The ability to withstand disasters and future pandemics (and even an exacerbation of the current COVID-19 or another pandemic) depends on resilience in local communities and within charitable organisations. Communities that already face disadvantage are less able to respond to major shocks. This is why we focused our Hot Spots work (preparing for heatwaves) in communities that were socio-economically disadvantaged but also literally the hottest suburbs on the Monash Heat Vulnerability Index. We will be launching the Climate Resilient Neighbourhoods initiative very soon.

The need to ramp up our climate lens across our work in food, housing and jobs is important in itself but also because it helps overall resilience. Supporting people into jobs and stable housing also helps them build economic and social capacity, and be more ready to withstand shocks and disasters.

The Australian charitable sector will require support to innovate and fund services.
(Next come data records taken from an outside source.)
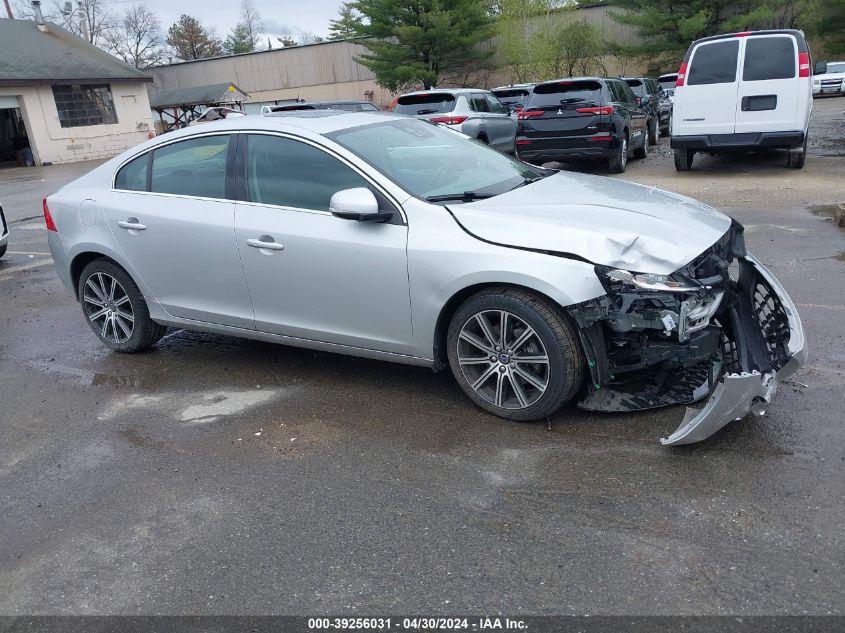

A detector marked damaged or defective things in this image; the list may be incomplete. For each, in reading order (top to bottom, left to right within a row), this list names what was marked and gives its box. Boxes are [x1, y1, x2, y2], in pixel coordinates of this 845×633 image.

crumpled hood [448, 170, 732, 274]
broken headlight [608, 270, 700, 294]
detached bumper cover [660, 253, 804, 444]
damaged front bumper [660, 253, 804, 444]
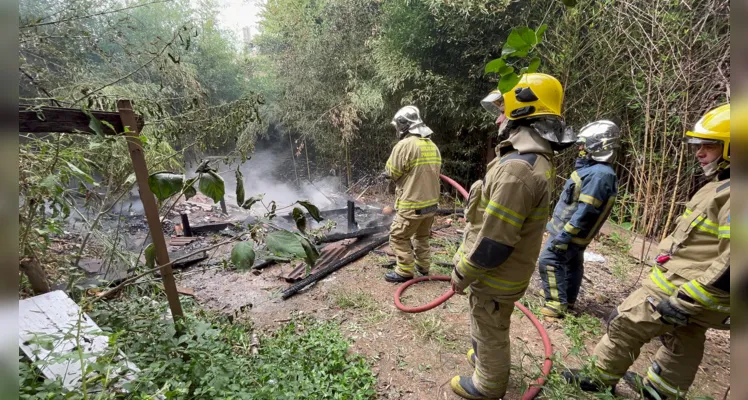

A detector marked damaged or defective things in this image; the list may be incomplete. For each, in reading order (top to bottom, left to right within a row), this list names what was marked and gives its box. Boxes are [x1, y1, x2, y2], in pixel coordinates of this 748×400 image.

burned wooden plank [18, 104, 144, 134]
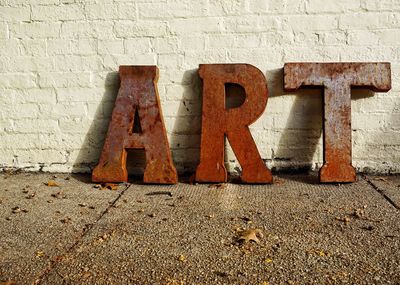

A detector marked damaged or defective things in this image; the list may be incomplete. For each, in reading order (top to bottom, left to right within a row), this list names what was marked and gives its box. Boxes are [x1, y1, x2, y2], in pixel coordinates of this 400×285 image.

rusty metal letter a [93, 65, 177, 183]
rusty metal letter a [194, 63, 272, 183]
rusty metal letter a [284, 62, 390, 182]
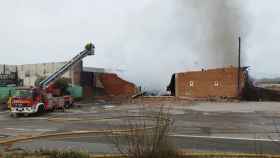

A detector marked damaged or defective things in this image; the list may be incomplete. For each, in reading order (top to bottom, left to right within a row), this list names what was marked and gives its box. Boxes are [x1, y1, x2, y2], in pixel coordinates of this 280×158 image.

damaged brick building [166, 66, 247, 99]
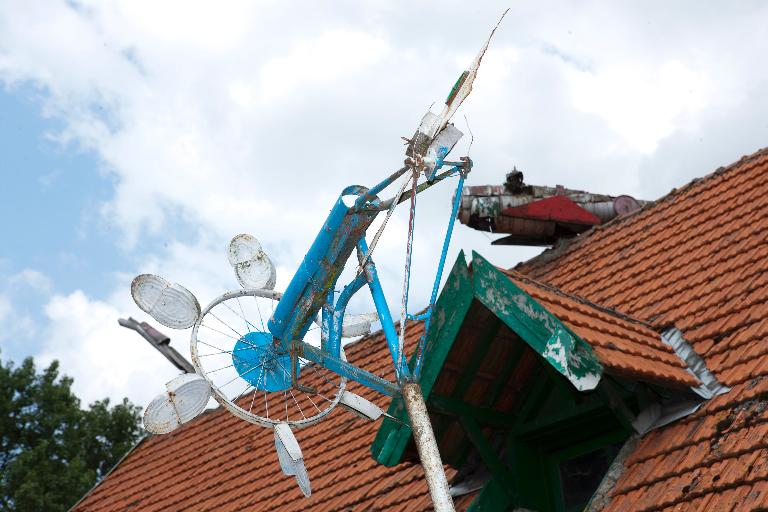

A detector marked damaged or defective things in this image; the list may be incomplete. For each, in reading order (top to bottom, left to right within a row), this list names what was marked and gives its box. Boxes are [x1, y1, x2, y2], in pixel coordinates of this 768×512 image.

Leadership development around strategy, ensuring organisational adaptability and resilience (disasters, pandemic), diversifying revenue (social enterprise opportunities, innovative fundraising, government funding by outcomes), and enhancing digital and AI capability will be critical. Wellbeing of the workforce is a key issue that we are helping to address through our recent grant to Xfactor Collective to support the Wellbeing and Resilience Community Sector Hub.

In addition to the areas covered, the not-for-profit sector continues to face challenges in recruitment and retention of the workforce (due to competitive salary levels in other sectors, post COVID burnout and the tight labour market) and inflationary pressures on costs. There are also important policy reform opportunities emerging in 2023 such as the National Housing and Homelessness Plan, the Impact Investment Taskforce recommendations, climate transition planning, and the Productivity Commission Inquiry into Philanthropy, where there will be opportunities for the Foundation and grant partners to make submissions. Social Ventures Australia indicated recently that ‘advocacy exhaustion’ post-COVID and disasters (bushfires and floods) may mean support for policy influencing is likely to be required.

A strong not-for-profit sector is a critical part of building a more resilient community. We will be focusing on building climate and sector resilience as 2023 progresses.